〜一人で生きていけるだけのお金があれば、あんな男と一緒に居なくて
済むのに…
村の奥様方の、そんな会話を小耳に挟んだデイビーは、
素朴な疑問に行き当たります。
アンとギルバートは結婚する、あの二人は間違いない、
リンド夫人からそう聞かされていたデイビーは、アンに尋ねました。
「一人で生きていけるだけのお金があったら、アンはギルバートと
結婚しないの?」
アンはミス・バリーから、1000ドルの遺産を贈られていたのです。〜
21歳、タダ働きにも精を出す。
こどもは大人が思うよりずっと物事がよく分かっていて、こどもなりに
気を遣っているのだ、と私は思う。
少なくとも "私のお客のこども達" は、"空気を読む子が多かったように思う。
三人兄弟が父親と暮らす家は、閑静な住宅地にある。
「女房が家を出て行っちまって…。 末っ子を幼稚園に迎えに行って、
あとは上の二人が小学校から帰って来るまで、見てて欲しいんですよ。
夜は "ばあさん" に頼んであるから大丈夫なんで。
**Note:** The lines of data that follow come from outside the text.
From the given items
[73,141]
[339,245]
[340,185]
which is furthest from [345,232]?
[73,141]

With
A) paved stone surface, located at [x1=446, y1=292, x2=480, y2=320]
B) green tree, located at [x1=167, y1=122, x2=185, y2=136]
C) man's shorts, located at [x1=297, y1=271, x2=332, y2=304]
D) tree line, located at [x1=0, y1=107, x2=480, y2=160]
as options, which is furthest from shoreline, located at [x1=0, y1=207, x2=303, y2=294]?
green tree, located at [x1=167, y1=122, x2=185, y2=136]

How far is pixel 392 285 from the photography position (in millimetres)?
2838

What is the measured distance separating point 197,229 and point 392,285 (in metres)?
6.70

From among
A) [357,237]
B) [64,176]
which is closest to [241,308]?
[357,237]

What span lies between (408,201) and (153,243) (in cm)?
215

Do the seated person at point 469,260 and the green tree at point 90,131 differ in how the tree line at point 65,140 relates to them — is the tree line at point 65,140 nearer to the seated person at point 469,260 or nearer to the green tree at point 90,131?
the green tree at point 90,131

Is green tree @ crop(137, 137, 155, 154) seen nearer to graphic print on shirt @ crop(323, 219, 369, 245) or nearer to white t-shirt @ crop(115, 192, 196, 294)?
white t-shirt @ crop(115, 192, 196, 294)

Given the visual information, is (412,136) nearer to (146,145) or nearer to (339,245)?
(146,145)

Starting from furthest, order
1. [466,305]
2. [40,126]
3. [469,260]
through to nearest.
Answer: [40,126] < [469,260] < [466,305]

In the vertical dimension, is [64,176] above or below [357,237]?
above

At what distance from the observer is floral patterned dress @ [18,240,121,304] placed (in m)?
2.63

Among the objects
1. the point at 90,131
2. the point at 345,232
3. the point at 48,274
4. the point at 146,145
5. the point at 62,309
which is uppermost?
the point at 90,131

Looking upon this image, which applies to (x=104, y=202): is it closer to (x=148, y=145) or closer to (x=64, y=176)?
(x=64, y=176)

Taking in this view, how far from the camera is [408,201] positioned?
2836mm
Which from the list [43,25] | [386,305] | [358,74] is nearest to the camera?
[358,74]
」
父親は旅行代理店を経営している。
融通の利く立場なので、末っ子のお迎えを何とかこなしていたのだが…
「あの "お迎え" ってのがどうも苦手で… ついこの間まで、女房が
行ってたでしょうが。 僕が行くと "お母様方" の好奇の視線が… どうもね…
そういうのは、まっぴらだからねぇ」
え〜え〜 分かりますとも。
"ひろ" のおにいちゃんも通っている、名門幼稚園。
"お母様方" は筋金入りの暇なセレブ。 既に充分、 "噂" になっているはずだ。
我が社でも売れっ子のシッターが担当に決まり、私は彼女の都合がつかない時の
"補欠" になった。
「ただいま〜」
私も "お母様方" 同様、男所帯の家の切り盛りがどの程度なのか、好奇心はある。
しかし、意外にも家の中はよく片付いていた。
末っ子は真っ先に台所に直行した。
テーブルには、三人分のおやつがちゃんと用意されている。
汚れた茶碗が流しに放置されてるのでは? ない… 全部洗ってあった…。
冷蔵庫には、 「弁当のおかずを買うこと」 なんてメモまで貼ってあって…
へぇ〜 ヤルなぁ…!
私は指示されたことを思い出して、大急ぎで父親に "ファックス" を送った。
13:40 帰宅
園の先生からの言付けはありません。
シッター報告書とは別に、帰宅したことをファックスで知らせるように
言われていたのだ。
こんな指示は今まで一度も経験したことがなかった。
母親は子供が園から帰ってきたかどうか、気にならないのだろうか…
ふと思ってしまった。
先にお姉ちゃんが帰って来た。
「へぇ〜 いつもの先生じゃないんだぁ」
と言う顔をしながらも、冷蔵庫からジュースを出して私に勧めてくれる。
どんなゲームが好きだとか、こんな事できる?とか、 "お近付き" になって
いる間に、長男が帰宅。
ここで、二人の帰宅をファックスで報告して、 私の仕事は 「終わり」 である。
その前に、 お兄ちゃんに言い聞かせておかなければ。
一人で自転車で遊びに行っては駄目だって。 パパの言いつけだからね。
長男とお姉ちゃんが宿題に取り掛かるのを見届けて、私が帰ろうとした時、
長男が言った。
「4時まで僕らが帰ってこなかったことにして、もうちょっと居てくれない?
だって、こどもが三人になったらお金が倍かかるんでしょ。 パパが言ってたよ。
僕たち宿題するから、 先生に見ててもらわなくてもいいからさ」
あ〜もう、 泣かせるなぁ…
でも、3時20分に帰宅したってファックスしちゃったから、 内緒でサービスは
できないよ。
ベビーシッターってのは、時間で買われた身の上なのだ。
三人の視線が一斉に、私に注がれた。
これで 「おしごとだから」 などと割り切って帰るほど、私はベテランじゃない。
そんなこと、できません。
「バスの時間まで30分あるから、ここで本でも読んで待ってていいかなぁ?」
私は宿題を見てあげたり、本を読んであげたりして時を過ごした。
そして、 シッター報告書には 「終了時間 15:30」 と記入した。
「これからいっつも30分、タダ働きすることになるわよ!」
社長には叱られたけど、 私はあの三人兄弟が好きになってしまったのだから
仕方がない。
母親が居ないからかわいそうだ、 そんなありきたりな気持ちで
タダ働きなんかしない。
一所懸命なお父さんの、 ごくありふれた、フツウの可愛い、三人兄弟。
私はただ、 そんなこども達が好きになってしまっただけなのよ。